11 January 2007

Has he changed?

This title of Yoel Marcus' article should have been "Have they changed?", after all he talks about two characters for most of his piece: Benjamin Netanyahu and Ehud Barak. But it's a small matter in comparison to this most intriguing question: can that tiger change his stripes?

In democratic countries, politicians who have screwed up big-time rarely, if ever, get a second chance, the way Benjamin Netanyahu did and Ehud Barak would like to. But around here, people come and people go, mainly because of the leadership vacuum.
That's questionable.
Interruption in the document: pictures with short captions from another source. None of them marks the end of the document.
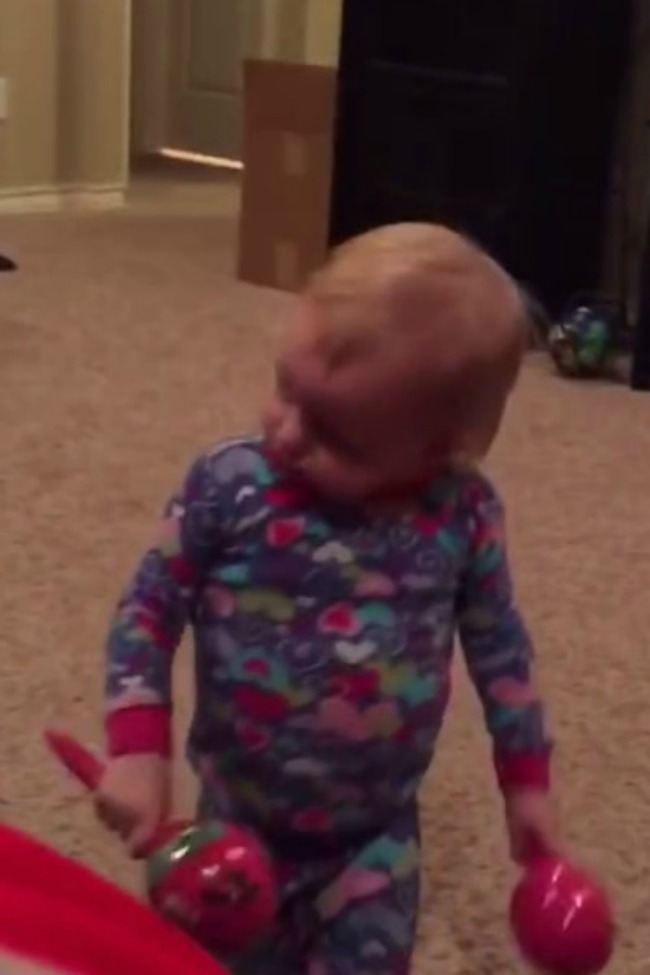 Toddler Tells Her Dad 'No, No,' When He Tries To Play With Her Maracas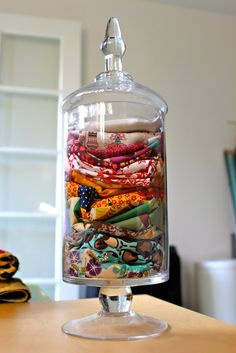 Use an apothecary jar to store scarves                                                                                                                                                     More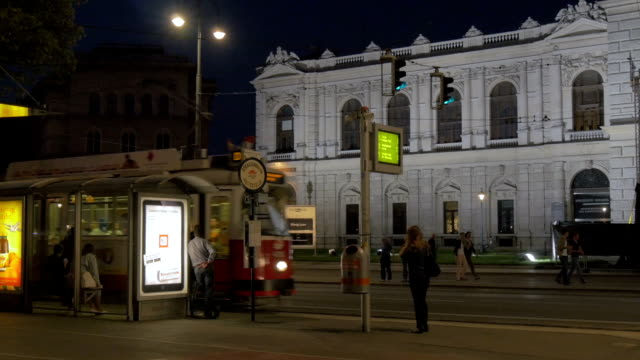 Tram at night entering station outside Burg Theatre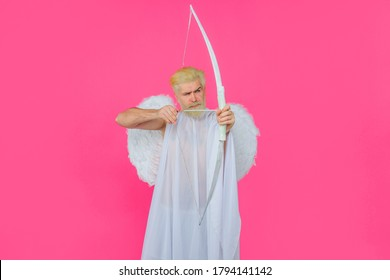 Valentines Day concept. Arrow of love. Cupid throws arrow with bow. Bearded angel with bow and arrow. Cupid angel with bow and arrows. Cupid in valentine day. Valentines cupid.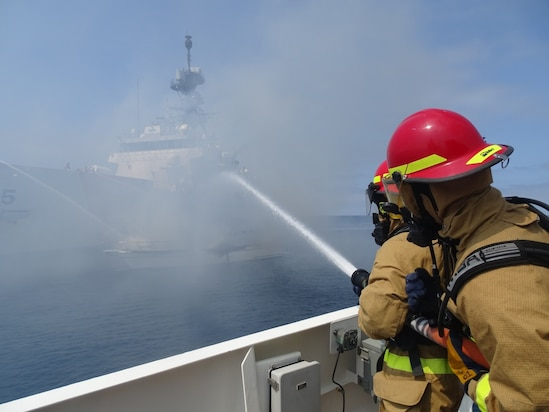Coast Guard Cutter Benjamin Bottoms crewmembers work with Coast Guard Cutters Haddock and Munro to extinguish a vessel fire off the coast of San Diego, July 15, 2021. The vessel left the Oceanside harbor heading towards Carlsbad when it was seen on fire.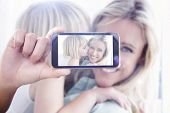 stock photo of hand kiss  - Hand holding smartphone showing against mother sitting on the couch with her daughter kissing her cheek - JPG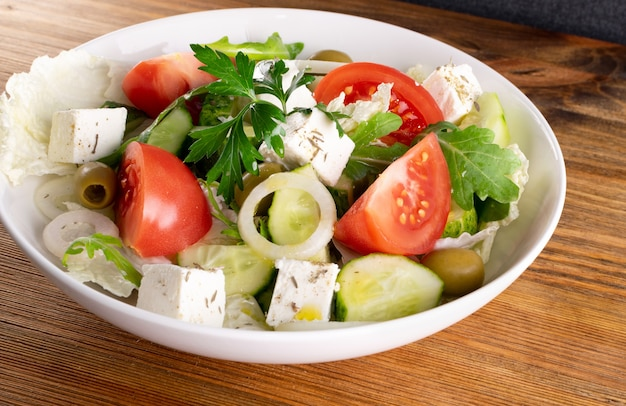 Greek salad or horiatiki with large pieces of tomatoes, cucumbers, onion, feta cheese and olives in white bowl closeup. village salad with diced mozzarella, arugula, parsley, spices and olive oil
Isn't this vacuum caused by our (questionable too) political system that tends to squash mavericks and cause good people a permanent turn-off from political activity? We can say that its is not Israel-specific disease, but the fact of the vacuum remains there, and we need good leadership a bit more than, say, Switzerland. Don't we?
Barak, the "most decorated soldier in the Israeli Army," charmed world leaders with his brilliant analyses from his first month in office. Yeltsin, Blair, Abdullah, Clinton and others lapped up his words. He promised Israel to end the conflict and to establish permanent borders by February 2000. Not only did he misread the political map, but he didn't have a clue how to do it.
That true. To treat the international (and internal) politics like a sandbox with pliable soldiers, schedules for peace treaties and military-style prescriptions for all players' behavior is an indelible mark of military mind, albeit, according to rumors, a brilliant one.
These two stars, who rose big-time and fell big-time, are now using the same comeback tactic. Both have solemnly admitted to making mistakes. They have learned their lesson, they say, and they have changed.

In the letter Barak wrote, announcing his desire to compete in the primaries, he says: "I made mistakes. My inexperience did me in. Today I know that there are no shortcuts, and that leadership is not a one-man show. I believe I have the experience and maturity to be the next defense minister."
It seems that this unexpected show of humility unsettled Yoel Marcus so much that he exclaimed:
Hello? Is that Barak? The little guy with the Napoleon complex?
Napoleon, as Barak, was a genius not only in military strategy but in tactics as well. So I would be extremely careful to believe that guy to the degree Marcus did, reaching the following surprising conclusion:
With Israel's military deterrence seriously eroded and war looming on the horizon, maybe the time has indeed come for Barak to make the switchover from politician to professional, and become a defense minister.
How about waiting for, say, another 30 - 40 years and then check again? And, since Bibi is mentioned in the same breath, why can't we buy that old Sabena plane (Belgians will be only too happy to sell it for scrap, what with Sabena's finances) and let the two reenact that star moment of their lives. With dummy bullets, to insure one of them doesn't get hurt.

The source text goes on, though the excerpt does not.